Selected passage:
---+---

We have a population of size \(N\), from which we want to draw a sample of size \(n\) without replacement. i.e. each unit can only be drawn once, and \(n\) distinct units will be drawn from the population such that any sample of size \(n\) is equally likely.
6.1 Drawing a SRSWOR
One conceptual procedure for selecting a SRSWOR is the following:
- Select the first unit by randomly selecting with equal probability from the \(N\) units in the population
- Select the second unit by randomly selecting with equal probability from the \(N-1\) units which remain
- …
- Select the \(n^{\rm th}\) unit by randomly selecting with equal probability from the \(N-n+1\) units which remain
At the end we have a set of \(n\) distinct units in the sample, and \(N-n\) unselected units remaining in the population.
In practice we use other methods.
6.1.1 Taking a SRSWOR using a calculator
Most scientific calculators have a random number function – which generates a random number between 0 and 1 to 3 decimal places: e.g. 0.277 or 0.913. For populations \(N\) of a couple of hundred members, a SRSWOR can be drawn as follows:
- Generate a random number \(r\) between 0 and 1
- Calculate the number \(N\times r\) and no matter what the result round UP to the nearest whole number \(k\).

---+---

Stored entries
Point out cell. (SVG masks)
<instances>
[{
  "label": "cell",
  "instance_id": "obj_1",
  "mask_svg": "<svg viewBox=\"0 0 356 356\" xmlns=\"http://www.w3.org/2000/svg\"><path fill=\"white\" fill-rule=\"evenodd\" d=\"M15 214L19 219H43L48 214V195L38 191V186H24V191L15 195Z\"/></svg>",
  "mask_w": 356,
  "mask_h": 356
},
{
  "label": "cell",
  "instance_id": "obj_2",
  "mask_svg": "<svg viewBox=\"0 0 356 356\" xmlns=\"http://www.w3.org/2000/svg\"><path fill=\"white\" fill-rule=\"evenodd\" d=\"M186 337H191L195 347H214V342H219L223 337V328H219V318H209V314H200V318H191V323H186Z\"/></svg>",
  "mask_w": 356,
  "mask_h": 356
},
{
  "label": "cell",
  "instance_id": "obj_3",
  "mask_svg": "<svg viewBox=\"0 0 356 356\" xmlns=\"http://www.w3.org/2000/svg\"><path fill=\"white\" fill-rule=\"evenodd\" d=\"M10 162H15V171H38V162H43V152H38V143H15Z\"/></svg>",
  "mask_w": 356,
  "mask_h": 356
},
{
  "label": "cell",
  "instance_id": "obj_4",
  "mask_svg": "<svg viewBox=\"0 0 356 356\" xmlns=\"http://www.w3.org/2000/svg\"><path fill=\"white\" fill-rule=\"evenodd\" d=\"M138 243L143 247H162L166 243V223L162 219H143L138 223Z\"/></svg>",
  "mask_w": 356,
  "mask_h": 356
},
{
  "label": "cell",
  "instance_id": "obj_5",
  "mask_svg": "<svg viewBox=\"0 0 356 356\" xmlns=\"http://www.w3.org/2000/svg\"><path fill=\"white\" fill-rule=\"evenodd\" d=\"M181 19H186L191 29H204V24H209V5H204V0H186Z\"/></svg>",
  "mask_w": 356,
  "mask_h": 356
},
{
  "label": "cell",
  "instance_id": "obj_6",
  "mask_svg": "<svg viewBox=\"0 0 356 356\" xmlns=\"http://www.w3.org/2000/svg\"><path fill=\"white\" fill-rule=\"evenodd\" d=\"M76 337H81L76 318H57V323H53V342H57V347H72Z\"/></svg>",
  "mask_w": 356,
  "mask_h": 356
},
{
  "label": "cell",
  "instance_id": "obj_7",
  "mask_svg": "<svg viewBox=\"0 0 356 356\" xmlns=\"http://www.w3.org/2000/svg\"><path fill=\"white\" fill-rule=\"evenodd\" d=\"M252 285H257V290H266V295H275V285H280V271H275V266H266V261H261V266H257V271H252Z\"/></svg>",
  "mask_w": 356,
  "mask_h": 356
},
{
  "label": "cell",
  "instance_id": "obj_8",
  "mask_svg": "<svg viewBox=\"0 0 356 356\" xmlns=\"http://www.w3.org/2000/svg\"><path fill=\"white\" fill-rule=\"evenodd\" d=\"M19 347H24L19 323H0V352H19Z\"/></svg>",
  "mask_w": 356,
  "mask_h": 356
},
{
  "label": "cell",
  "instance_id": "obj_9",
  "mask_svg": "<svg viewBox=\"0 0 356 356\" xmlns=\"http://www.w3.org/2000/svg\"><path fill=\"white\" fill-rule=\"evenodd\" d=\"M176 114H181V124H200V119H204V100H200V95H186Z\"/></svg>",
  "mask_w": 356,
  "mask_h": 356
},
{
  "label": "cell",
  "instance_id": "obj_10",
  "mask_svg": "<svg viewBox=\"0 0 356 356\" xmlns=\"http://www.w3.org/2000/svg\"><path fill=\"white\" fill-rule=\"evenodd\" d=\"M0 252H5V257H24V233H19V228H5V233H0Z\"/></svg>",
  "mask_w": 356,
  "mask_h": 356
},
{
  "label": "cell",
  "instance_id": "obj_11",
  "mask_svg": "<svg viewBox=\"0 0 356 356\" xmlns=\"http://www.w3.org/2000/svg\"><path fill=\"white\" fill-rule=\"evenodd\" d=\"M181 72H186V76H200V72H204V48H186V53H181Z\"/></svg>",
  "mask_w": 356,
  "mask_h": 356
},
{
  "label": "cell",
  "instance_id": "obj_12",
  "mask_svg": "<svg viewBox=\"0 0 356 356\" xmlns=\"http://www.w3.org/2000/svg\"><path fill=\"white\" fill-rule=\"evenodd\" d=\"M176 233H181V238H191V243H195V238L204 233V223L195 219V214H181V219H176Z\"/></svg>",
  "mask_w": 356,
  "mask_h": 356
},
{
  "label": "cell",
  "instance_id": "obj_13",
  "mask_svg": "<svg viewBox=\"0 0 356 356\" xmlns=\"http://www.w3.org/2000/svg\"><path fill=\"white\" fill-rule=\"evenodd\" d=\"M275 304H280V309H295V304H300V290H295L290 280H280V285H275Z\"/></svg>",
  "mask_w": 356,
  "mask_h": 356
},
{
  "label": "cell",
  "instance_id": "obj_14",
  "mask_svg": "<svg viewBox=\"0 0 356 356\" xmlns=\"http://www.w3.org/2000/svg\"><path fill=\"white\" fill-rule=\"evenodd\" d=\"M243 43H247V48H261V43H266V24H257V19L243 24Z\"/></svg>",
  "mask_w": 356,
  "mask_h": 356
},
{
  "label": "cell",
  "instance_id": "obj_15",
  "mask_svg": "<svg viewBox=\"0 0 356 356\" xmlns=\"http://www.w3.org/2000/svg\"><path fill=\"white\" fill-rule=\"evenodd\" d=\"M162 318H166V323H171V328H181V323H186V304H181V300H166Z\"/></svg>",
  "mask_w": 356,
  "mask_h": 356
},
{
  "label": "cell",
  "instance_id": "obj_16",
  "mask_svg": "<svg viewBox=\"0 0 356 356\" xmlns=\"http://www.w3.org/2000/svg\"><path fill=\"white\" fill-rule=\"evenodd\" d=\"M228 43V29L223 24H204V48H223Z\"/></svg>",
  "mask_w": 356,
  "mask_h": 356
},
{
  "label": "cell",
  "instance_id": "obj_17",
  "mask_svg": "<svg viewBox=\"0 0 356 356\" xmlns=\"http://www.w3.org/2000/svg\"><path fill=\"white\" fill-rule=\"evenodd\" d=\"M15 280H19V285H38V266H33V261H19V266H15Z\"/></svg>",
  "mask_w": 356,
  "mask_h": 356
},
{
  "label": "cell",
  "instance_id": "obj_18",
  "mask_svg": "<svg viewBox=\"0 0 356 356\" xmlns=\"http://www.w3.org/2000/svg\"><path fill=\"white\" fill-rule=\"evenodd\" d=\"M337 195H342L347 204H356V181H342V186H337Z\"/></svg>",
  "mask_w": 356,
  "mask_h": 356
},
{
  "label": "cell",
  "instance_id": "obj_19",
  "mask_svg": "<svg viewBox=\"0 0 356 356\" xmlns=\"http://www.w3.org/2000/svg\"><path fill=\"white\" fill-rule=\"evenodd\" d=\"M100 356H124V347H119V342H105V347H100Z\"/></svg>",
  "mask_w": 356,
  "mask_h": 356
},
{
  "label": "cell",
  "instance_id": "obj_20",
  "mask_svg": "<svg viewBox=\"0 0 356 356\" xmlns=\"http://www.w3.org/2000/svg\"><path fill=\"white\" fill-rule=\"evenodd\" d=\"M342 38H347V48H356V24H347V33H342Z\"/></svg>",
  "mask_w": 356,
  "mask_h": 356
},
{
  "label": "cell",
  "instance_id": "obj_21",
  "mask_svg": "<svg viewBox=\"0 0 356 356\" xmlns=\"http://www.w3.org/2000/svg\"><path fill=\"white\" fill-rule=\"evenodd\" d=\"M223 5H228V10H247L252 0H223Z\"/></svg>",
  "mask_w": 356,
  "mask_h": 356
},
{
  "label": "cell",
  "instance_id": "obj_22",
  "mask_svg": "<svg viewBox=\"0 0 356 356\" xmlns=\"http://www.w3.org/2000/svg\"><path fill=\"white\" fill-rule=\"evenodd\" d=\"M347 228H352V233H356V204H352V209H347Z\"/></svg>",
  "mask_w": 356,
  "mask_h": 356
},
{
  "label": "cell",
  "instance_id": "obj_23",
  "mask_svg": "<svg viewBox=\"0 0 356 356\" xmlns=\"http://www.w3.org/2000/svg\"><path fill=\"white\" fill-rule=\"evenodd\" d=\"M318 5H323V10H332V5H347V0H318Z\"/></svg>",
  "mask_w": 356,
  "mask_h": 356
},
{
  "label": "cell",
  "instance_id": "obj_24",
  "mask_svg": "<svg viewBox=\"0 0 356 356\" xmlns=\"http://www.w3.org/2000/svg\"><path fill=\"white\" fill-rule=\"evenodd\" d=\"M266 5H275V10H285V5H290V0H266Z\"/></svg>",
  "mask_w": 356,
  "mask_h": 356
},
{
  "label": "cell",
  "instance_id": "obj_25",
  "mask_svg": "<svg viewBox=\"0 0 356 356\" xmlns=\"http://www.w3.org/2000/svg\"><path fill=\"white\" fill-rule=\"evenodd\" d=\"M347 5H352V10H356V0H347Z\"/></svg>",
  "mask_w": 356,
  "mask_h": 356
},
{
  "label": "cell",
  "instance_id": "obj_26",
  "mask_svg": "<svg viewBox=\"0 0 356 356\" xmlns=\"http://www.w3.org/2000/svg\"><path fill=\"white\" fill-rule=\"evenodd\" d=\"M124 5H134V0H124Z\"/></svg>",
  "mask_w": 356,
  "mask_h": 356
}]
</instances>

---+---

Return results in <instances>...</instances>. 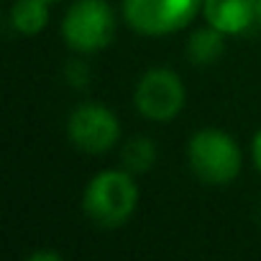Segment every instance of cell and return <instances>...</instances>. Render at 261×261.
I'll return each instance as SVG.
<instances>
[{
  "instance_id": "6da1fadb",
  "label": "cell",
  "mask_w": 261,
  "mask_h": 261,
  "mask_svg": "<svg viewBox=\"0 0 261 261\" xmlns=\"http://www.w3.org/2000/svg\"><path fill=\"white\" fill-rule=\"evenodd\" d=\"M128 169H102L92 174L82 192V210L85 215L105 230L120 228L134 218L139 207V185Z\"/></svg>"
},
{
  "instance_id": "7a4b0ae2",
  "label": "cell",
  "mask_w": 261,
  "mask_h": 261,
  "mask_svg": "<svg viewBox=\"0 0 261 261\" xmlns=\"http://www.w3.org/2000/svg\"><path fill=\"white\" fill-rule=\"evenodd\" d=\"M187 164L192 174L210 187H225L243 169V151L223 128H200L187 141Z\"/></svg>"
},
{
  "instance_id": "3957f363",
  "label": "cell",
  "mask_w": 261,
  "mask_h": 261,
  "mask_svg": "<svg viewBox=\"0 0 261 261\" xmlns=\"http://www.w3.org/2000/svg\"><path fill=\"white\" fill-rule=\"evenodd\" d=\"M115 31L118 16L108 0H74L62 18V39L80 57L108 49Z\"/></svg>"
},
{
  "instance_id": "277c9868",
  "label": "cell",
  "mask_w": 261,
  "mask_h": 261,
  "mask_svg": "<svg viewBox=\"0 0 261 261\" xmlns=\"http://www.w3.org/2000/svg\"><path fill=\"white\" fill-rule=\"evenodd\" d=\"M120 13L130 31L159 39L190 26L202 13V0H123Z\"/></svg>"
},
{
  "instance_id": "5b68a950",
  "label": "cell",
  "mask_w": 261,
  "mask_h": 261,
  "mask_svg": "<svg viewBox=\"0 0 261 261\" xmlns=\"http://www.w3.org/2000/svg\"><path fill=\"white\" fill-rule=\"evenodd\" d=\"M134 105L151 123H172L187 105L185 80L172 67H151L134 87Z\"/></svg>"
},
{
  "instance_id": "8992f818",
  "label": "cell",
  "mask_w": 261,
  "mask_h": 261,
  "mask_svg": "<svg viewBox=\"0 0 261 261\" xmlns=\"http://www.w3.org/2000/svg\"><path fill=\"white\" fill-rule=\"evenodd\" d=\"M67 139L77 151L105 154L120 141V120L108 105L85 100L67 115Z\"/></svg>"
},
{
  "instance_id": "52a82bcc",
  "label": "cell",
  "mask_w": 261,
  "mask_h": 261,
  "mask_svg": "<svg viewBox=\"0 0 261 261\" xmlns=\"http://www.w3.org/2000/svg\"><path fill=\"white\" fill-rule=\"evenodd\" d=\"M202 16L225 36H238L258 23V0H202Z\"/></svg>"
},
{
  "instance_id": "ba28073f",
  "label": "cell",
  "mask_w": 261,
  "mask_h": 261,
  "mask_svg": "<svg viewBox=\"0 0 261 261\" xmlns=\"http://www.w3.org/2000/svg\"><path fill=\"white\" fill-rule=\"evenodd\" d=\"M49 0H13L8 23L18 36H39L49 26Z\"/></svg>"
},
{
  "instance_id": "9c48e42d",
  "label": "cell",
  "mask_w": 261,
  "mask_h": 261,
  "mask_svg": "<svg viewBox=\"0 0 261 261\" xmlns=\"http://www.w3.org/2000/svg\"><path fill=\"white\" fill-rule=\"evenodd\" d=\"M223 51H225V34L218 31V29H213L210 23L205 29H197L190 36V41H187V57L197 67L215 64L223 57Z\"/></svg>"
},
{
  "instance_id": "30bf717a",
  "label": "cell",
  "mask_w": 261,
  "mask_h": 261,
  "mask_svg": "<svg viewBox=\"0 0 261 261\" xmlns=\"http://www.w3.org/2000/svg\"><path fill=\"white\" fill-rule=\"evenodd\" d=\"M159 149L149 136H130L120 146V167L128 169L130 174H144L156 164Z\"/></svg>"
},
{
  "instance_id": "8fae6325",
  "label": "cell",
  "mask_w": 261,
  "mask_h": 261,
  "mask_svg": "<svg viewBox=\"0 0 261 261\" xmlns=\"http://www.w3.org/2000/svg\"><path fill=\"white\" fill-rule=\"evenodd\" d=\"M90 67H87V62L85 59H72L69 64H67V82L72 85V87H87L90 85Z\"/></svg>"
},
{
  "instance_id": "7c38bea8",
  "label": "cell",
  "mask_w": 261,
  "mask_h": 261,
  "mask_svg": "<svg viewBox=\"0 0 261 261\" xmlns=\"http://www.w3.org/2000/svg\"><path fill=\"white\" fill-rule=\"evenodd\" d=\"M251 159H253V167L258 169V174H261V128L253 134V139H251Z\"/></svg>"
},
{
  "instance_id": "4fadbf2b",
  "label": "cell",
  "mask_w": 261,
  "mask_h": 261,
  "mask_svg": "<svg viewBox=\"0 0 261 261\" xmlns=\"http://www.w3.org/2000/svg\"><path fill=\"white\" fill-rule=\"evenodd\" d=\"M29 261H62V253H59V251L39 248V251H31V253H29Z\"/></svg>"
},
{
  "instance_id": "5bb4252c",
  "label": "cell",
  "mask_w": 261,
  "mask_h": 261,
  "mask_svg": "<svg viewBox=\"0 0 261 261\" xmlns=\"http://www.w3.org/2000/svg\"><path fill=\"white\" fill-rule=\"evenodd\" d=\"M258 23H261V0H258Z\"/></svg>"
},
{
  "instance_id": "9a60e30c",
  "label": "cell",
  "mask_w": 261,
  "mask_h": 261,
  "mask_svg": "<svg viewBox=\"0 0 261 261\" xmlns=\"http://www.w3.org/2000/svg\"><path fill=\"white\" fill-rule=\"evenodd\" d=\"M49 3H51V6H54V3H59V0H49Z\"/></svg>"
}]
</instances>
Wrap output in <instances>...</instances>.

---+---

Directions:
a - According to the sampling passage, to how many decimal places does a typical scientific calculator's random number function give its number?
b - Please retype the sampling passage from "6.1.1 Taking a" to "whole number \(k\).".
The lines above aren't needed for anything here.

Solved tasks:
a - To 3 decimal places.

b -
6.1.1 Taking a SRSWOR using a calculator
Most scientific calculators have a random number function – which generates a random number between 0 and 1 to 3 decimal places: e.g. 0.277 or 0.913. For populations \(N\) of a couple of hundred members, a SRSWOR can be drawn as follows:
- Generate a random number \(r\) between 0 and 1
- Calculate the number \(N\times r\) and no matter what the result round UP to the nearest whole number \(k\).